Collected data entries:
━━━━━━━━━━━━━━━━
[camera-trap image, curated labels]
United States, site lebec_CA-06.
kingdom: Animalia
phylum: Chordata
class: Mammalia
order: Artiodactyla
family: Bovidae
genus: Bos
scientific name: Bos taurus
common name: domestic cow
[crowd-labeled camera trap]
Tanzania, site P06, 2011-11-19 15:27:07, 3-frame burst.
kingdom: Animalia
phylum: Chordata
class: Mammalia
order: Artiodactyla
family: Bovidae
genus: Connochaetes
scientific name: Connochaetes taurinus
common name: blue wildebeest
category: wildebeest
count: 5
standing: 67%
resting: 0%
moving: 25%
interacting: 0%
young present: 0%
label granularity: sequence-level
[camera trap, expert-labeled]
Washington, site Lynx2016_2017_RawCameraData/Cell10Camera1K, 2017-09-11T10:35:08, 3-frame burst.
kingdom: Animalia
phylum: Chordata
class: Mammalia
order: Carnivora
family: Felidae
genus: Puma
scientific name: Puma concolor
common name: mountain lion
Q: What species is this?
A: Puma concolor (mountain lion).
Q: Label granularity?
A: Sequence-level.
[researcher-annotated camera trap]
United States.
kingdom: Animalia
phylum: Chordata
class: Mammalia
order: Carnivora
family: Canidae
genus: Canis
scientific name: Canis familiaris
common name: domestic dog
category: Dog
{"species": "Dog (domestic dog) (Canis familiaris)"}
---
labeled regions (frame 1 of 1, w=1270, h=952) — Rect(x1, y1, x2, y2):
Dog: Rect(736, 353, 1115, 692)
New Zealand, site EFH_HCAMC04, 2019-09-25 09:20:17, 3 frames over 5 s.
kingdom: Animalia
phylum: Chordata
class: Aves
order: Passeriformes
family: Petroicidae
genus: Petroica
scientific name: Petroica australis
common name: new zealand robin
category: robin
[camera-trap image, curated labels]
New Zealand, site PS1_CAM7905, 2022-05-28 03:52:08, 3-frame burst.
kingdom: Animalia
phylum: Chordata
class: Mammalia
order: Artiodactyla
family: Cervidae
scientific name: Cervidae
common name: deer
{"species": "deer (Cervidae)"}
━━━━━━━━━━━━━━━━
* DIRECTIONS FOR THIS TASK *
Your answer should consist of the lines from the line with "genus: Canis" through the last line of the data, set down exactly, both included.

* YOUR SOLUTION *
genus: Canis
scientific name: Canis familiaris
common name: domestic dog
category: Dog
{"species": "Dog (domestic dog) (Canis familiaris)"}
---
labeled regions (frame 1 of 1, w=1270, h=952) — Rect(x1, y1, x2, y2):
Dog: Rect(736, 353, 1115, 692)
New Zealand, site EFH_HCAMC04, 2019-09-25 09:20:17, 3 frames over 5 s.
kingdom: Animalia
phylum: Chordata
class: Aves
order: Passeriformes
family: Petroicidae
genus: Petroica
scientific name: Petroica australis
common name: new zealand robin
category: robin
[camera-trap image, curated labels]
New Zealand, site PS1_CAM7905, 2022-05-28 03:52:08, 3-frame burst.
kingdom: Animalia
phylum: Chordata
class: Mammalia
order: Artiodactyla
family: Cervidae
scientific name: Cervidae
common name: deer
{"species": "deer (Cervidae)"}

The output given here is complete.